Cuando comunicó la horrenda realidad a Constance, ésta estuvo a punto de encontrarse mal. El pájaro Star permaneció mudo. El perro Gaukerl se acurrucó bajo una mesa.

—Quería mucho a Leopold —murmuró Constance—. ¡Cómo lo echaremos en falta!

Mozart vivía ahora de lleno la muerte que don Juan había infligido al Comendador.

Viena, 2 de junio de 1787

Sólo el pequeño Karl Thomas llevaba un poco de alegría al apartamento, donde reinaba una siniestra atmósfera. Percibiendo la angustia de su dueño, Gaukerl ya no se atrevía a pedirle que jugara con él.

Aquella mañana, Constance no consiguió levantarse, puesto que se sentía muy cansada.

—Llamaré al doctor Barisani —decidió Wolfgang.

—Bastará con Exner. Es sólo una fatiga pasajera, debida a la emoción. ¿Cómo se llevará a cabo la sucesión?

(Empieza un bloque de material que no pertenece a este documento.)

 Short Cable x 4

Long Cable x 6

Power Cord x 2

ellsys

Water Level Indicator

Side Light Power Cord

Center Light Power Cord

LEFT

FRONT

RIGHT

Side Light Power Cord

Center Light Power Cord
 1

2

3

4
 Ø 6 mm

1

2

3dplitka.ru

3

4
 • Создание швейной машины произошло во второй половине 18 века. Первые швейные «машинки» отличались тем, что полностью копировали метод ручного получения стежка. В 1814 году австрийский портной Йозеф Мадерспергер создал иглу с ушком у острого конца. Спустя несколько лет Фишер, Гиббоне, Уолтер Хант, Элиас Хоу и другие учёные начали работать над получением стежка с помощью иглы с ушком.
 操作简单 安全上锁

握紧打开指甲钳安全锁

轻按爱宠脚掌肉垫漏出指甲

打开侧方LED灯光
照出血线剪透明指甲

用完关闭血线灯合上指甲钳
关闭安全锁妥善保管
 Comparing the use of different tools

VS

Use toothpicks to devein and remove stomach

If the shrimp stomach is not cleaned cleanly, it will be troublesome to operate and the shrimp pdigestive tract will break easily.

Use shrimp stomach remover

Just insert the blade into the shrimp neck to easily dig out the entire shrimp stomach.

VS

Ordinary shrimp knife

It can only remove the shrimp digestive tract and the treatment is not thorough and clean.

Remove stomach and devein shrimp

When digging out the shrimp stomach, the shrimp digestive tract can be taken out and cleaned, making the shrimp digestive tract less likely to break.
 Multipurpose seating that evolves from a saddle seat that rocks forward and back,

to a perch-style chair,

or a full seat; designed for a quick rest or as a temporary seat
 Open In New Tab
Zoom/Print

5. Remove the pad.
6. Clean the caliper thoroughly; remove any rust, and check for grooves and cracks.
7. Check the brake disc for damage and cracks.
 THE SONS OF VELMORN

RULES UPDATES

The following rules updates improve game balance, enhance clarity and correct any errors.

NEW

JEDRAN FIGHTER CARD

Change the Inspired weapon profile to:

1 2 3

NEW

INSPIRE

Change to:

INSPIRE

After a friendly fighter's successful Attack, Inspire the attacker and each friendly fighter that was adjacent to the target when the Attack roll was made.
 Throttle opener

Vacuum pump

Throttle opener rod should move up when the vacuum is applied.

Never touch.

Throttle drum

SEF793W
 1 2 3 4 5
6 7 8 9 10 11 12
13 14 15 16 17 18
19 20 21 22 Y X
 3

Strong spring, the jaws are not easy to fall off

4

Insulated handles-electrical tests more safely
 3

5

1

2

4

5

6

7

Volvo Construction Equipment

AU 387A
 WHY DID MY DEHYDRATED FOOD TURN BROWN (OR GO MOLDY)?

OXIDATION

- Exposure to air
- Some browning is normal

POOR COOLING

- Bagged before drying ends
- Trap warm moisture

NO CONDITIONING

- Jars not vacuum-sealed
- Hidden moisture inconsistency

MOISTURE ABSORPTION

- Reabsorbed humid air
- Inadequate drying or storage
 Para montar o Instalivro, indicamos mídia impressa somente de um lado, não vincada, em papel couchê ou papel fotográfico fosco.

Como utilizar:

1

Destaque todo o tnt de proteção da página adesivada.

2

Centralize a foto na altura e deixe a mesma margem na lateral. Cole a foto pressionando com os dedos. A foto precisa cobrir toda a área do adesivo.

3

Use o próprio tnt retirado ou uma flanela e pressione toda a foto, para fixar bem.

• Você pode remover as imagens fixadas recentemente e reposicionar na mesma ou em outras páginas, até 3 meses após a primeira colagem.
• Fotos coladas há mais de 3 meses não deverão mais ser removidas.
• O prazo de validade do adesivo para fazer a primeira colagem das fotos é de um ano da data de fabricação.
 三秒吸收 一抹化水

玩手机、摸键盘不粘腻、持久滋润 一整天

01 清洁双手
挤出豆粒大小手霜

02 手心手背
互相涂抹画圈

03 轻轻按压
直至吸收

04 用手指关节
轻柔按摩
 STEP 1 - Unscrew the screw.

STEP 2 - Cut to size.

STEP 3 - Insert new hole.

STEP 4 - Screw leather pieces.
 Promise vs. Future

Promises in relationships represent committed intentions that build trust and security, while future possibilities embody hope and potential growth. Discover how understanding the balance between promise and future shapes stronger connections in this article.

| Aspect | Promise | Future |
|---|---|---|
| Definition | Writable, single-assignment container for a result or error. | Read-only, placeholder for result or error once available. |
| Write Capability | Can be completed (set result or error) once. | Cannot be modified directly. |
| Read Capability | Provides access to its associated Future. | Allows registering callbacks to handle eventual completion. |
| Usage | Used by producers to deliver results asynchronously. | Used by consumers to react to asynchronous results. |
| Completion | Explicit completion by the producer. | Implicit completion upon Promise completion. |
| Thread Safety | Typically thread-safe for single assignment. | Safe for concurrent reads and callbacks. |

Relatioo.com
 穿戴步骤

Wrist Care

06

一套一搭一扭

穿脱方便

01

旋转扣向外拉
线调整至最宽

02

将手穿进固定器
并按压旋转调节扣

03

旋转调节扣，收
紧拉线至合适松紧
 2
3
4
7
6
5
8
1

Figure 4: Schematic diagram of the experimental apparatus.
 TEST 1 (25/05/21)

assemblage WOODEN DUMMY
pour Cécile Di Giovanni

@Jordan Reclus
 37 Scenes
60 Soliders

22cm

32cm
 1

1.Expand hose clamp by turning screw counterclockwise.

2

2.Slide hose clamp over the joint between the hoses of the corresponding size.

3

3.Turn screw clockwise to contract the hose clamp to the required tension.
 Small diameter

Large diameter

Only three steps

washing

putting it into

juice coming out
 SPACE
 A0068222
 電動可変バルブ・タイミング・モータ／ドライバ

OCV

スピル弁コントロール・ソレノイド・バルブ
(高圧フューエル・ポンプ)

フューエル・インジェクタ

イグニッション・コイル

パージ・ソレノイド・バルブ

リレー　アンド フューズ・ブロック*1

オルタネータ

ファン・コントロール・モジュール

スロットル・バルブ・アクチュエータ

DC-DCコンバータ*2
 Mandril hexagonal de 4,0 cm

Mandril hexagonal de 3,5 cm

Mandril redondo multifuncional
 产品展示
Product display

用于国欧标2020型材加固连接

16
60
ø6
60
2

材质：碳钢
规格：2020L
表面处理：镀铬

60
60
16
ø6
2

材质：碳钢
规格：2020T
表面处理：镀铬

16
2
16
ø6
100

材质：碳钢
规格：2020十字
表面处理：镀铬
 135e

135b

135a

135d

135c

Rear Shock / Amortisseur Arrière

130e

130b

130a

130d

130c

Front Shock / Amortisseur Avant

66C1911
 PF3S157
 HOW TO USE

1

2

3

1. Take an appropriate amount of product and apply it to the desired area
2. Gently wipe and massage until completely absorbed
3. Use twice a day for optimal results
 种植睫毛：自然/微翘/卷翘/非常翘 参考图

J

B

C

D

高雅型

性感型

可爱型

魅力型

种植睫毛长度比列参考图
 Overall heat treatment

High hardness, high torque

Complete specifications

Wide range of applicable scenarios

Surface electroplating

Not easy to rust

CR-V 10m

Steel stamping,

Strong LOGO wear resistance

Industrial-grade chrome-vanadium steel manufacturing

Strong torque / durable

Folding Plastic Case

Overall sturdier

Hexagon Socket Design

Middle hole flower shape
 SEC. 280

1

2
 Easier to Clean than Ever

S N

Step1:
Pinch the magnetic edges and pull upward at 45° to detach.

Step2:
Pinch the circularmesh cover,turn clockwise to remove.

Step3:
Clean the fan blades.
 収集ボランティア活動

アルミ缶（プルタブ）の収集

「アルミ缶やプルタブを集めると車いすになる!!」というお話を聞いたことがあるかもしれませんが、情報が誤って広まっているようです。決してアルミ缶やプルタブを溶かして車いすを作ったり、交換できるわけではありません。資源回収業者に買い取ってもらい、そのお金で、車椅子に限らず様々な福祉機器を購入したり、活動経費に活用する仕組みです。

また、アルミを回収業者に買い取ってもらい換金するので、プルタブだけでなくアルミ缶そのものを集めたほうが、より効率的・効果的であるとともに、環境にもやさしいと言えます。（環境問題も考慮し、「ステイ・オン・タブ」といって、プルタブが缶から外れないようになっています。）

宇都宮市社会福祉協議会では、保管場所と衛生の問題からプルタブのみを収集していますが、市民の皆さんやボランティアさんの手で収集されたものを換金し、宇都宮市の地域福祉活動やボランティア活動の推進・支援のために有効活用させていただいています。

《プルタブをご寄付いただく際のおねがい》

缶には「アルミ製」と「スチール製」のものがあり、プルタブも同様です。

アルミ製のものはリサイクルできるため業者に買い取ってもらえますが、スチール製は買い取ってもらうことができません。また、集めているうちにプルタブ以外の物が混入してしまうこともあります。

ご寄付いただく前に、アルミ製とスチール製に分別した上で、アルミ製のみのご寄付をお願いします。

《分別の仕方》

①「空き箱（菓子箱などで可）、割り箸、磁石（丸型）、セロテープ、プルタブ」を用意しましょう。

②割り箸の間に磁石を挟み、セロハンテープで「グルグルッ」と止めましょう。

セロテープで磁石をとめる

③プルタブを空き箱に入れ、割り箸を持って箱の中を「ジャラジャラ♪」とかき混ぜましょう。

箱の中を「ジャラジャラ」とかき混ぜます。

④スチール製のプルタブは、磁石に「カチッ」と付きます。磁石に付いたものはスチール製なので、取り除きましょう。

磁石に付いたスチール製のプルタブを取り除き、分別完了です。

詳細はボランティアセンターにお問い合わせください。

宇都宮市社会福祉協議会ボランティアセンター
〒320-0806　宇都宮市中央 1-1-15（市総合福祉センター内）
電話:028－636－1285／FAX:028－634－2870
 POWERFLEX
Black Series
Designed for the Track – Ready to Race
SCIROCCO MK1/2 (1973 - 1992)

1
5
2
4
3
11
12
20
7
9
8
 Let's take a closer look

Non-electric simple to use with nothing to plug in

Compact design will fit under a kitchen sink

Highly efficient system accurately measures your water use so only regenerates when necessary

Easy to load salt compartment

—No tengo intención de ir a Salzburgo; pediré a Nannerl que se encargue de los detalles.

—¿Realmente confías en ella?

—¡Qué remedio!

A las nueve, el doctor Exner hizo una sangría a Constance mientras Wolfgang escribía a su hermana rogándole que lo representara jurídicamente.

Viena, 4 de junio de 1787

Gaukerl ladraba, desesperado.

—¿Qué ocurre? —le preguntó Wolfgang, acariciándolo.

El perro lo arrastró hacia la jaula de Star.

Había muerto el pájaro que había inspirado a Mozart los primeros compases del rondó de su Concierto para piano en sol mayor[151]. Desde el 27 de mayo de 1784, ayudaba al compositor a trabajar y participaba en todos los acontecimientos de la vida doméstica, manifestando su talento de cantor.

Profundamente afectado, Wolfgang enterró solemnemente a aquel amigo tan fiel cuya alegría e inteligencia echaría mucho en falta, y redactó un epitafio para que no fuera olvidado: «Aquí descansa un querido locuelo. En sus mejores años, tuvo que sufrir la dolorosa aventura de la muerte. Mi corazón sangra cuando pienso en ello. ¡Oh, lector! Derrama, tú también, una lagrimita por él. No era malvado, sólo demasiado despierto, pero también de vez en cuando un querido y malicioso travieso, y ciertamente no era un cretino. Apuesto a que se encuentra ya allí arriba y me agradece ese amistoso servicio, él, que se extinguió tan súbitamente, sin haber tenido tiempo de pensar en quien le ofrece esas hermosas rimas.»

Viena, 8 de junio de 1787

Mientras se representaba El rapto del serrallo en el teatro de la Puerta de Carintia, la Tenida de la logia La Verdad, que el Aprendiz Joseph Haydn nunca había frecuentado, se desarrolló en un ambiente detestable.

Acusados de estar contaminados por el virus místico, algunos hermanos se opusieron a los racionalistas, interpelados a su vez por los buenos católicos, que no soportaban los ataques contra los monjes y los sacerdotes. Puesto que los espías del arzobispo de Viena intentaban imponer su punto de vista, los partidarios de Ignaz von Born estimaron que se hacía muy difícil, imposible incluso, continuar así.

Muy pocas recepciones, numerosas dimisiones, la obligación de despedir a una decena de hermanos sirvientes, que se habían hecho inútiles. Si la logia no se sobreponía, ¿qué sería de ella?

El Venerable Johann Baptist von Phuton lamentaba, cada día más, haber aceptado aquel cargo de alto riesgo, fuente de sinsabores. Ordenó al Secretario que aquellos incidentes no constaran en el acta oficial, él mismo transmitía a la policía.

Von Phuton puso fin a los trabajos con la intención de suspenderlos tanto tiempo como fuese necesario. Y si la logia La Verdad debía extinguirse, se felicitaría por ello y se consagraría plenamente a sus importantes funciones de director del Banco Nacional de Viena. Éstas, al menos, le aseguraban la estima del emperador y de la aristocracia.